Fragmento seleccionado
- - - - -

Aunque el terrorismo es un fenómeno global con una historia larga y
compleja, en España la palabra “terrorista” se utiliza de manera
diferente a otros países y culturas políticas. No es el único lugar
donde se escucha ni donde se arroja a los adversarios políticos, pero la
significación y frecuencia de uso en la política española merecen una
reflexión.
Para comprender lo que sucedió el pasado miércoles en el Congreso,
donde la portavoz del Partido Popular, Cayetana Álvarez de Toledo, acusó
al vicepresidente segundo, Pablo Iglesias, de ser “el hijo de un
terrorista” y de pertenecer a la “aristocracia del crimen político”,
propongo volver a la década de los noventa. En aquellos años se produjo
una profunda redefinición de la idea de democracia, tanto que cabe
denominarla “proceso reconstituyente”, y se inauguró una cultura
política diferente a la que se había forjado alrededor del periodo que
va de la muerte de Franco al ingreso de España en la Comunidad Económica
Europea (1975-1986).

- - - - -

Datos proporcionados
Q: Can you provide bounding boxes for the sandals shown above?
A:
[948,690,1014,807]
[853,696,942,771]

- - - - -

Ejercicio escrito 1
En el fragmento seleccionado, ¿quién acusó a Pablo Iglesias de ser “el hijo de un terrorista”?
Ejercicio escrito 2
Sigue escribiendo el fragmento sobre el uso de la palabra “terrorista” en España desde su última frase.

Respuesta escrita 1
Cayetana Álvarez de Toledo, portavoz del Partido Popular.

Respuesta escrita 2
Para varias generaciones, la construcción del campo democrático
español que tuvo lugar en torno a este periodo sigue siendo la versión
oficial de la democracia. Unos ven aquel proceso con buenos ojos y otros
lo cuestionan. En ambos casos, cuando se habla de ser demócrata,
inevitablemente se vuelve a algunos de los lugares comunes de 1978,
particularmente el consenso, el diálogo y la generosidad. Sin ir más
lejos, así ha sido con la reciente propuesta del Gobierno de España de
firmar unos nuevos Pactos de la Moncloa. Sin embargo, se admire o se
desconfíe de dicha cultura democrática, es un error suponer que sigue
siendo la nuestra, o que lo es sin modificaciones sustanciales en su
funcionamiento.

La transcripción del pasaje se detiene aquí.